The listing below holds pictures; exclude them. Return exactly the lines from the one with "Poussin - Première" through the one with "Custom A Year".

→ DATA RECORDS:

--*--

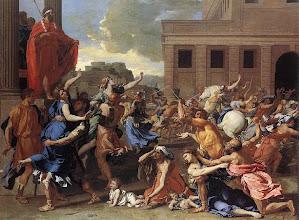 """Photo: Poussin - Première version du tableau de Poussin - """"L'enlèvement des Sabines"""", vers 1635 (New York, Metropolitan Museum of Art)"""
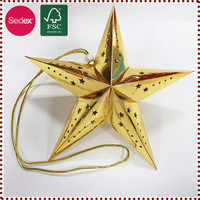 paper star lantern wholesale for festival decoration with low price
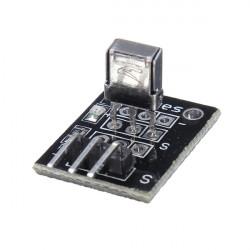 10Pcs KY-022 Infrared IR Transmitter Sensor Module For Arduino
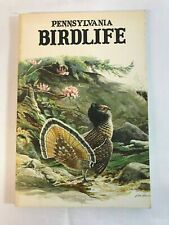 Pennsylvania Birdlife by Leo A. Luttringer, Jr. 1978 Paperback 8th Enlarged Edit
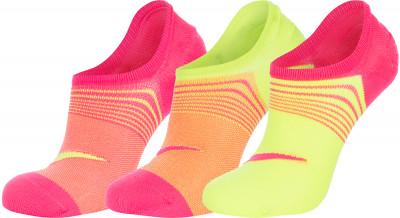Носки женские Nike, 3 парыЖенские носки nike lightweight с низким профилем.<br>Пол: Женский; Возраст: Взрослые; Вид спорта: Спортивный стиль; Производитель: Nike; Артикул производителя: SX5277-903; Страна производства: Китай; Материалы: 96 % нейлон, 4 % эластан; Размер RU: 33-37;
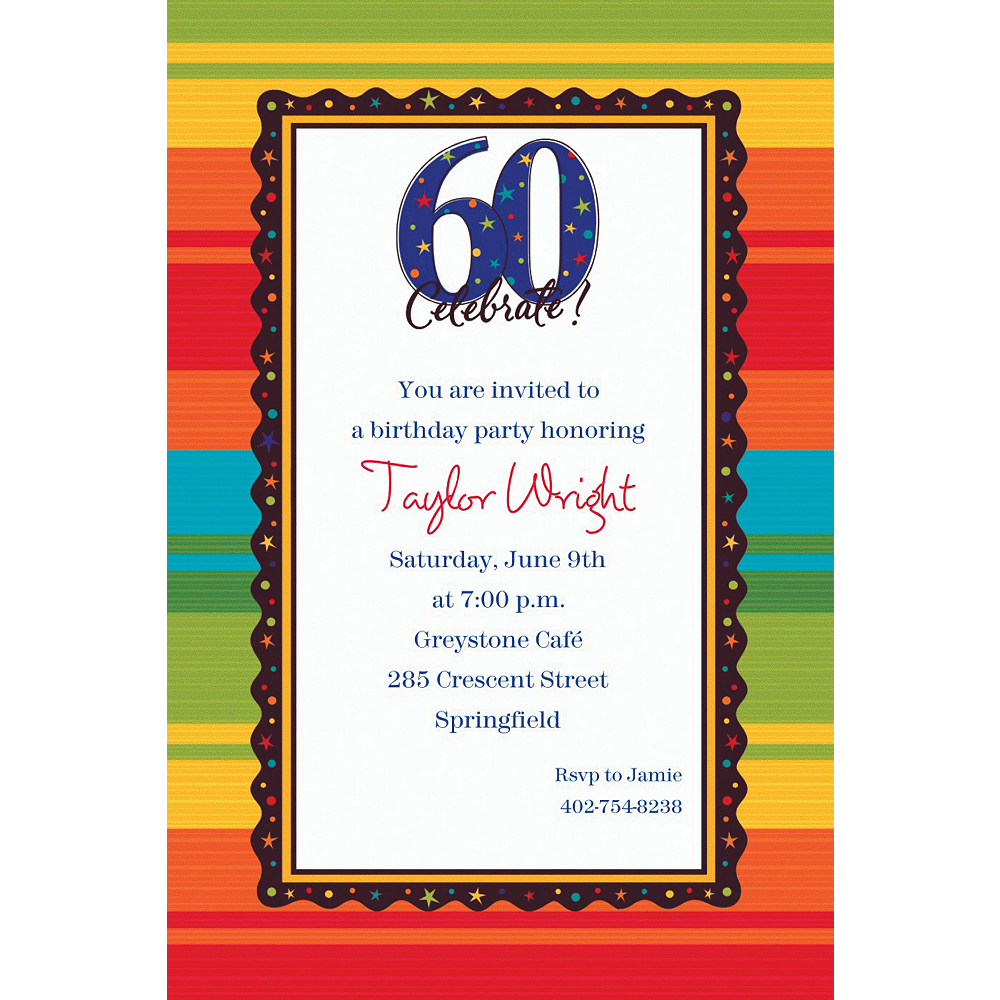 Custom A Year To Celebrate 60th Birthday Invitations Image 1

--*--

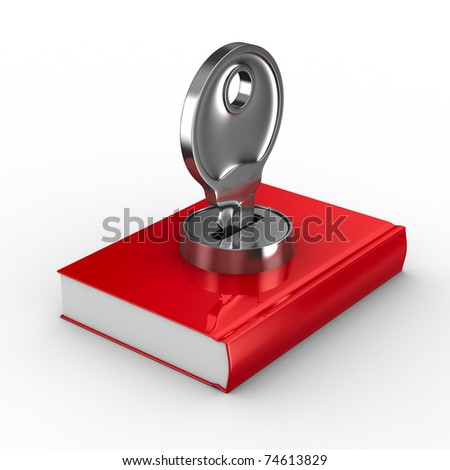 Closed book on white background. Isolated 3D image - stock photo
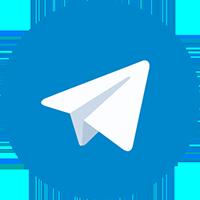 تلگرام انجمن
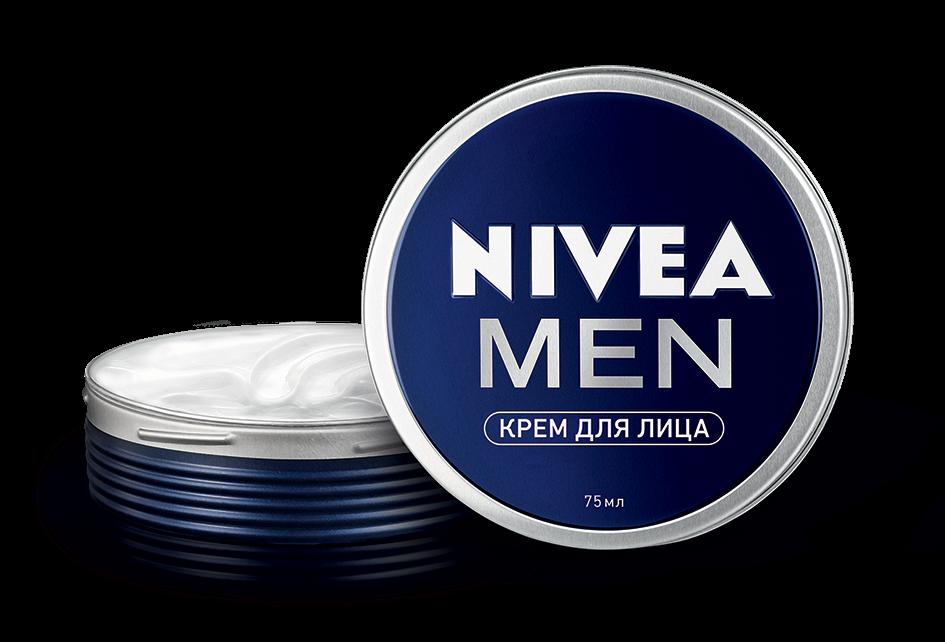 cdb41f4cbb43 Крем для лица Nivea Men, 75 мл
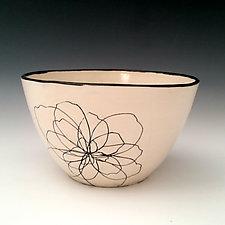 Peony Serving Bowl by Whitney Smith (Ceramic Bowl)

--*--

→ EXERCISE SOLUTION:
 """Photo: Poussin - Première version du tableau de Poussin - """"L'enlèvement des Sabines"""", vers 1635 (New York, Metropolitan Museum of Art)"""
 paper star lantern wholesale for festival decoration with low price
 10Pcs KY-022 Infrared IR Transmitter Sensor Module For Arduino
 Pennsylvania Birdlife by Leo A. Luttringer, Jr. 1978 Paperback 8th Enlarged Edit
Носки женские Nike, 3 парыЖенские носки nike lightweight с низким профилем.<br>Пол: Женский; Возраст: Взрослые; Вид спорта: Спортивный стиль; Производитель: Nike; Артикул производителя: SX5277-903; Страна производства: Китай; Материалы: 96 % нейлон, 4 % эластан; Размер RU: 33-37;
 Custom A Year To Celebrate 60th Birthday Invitations Image 1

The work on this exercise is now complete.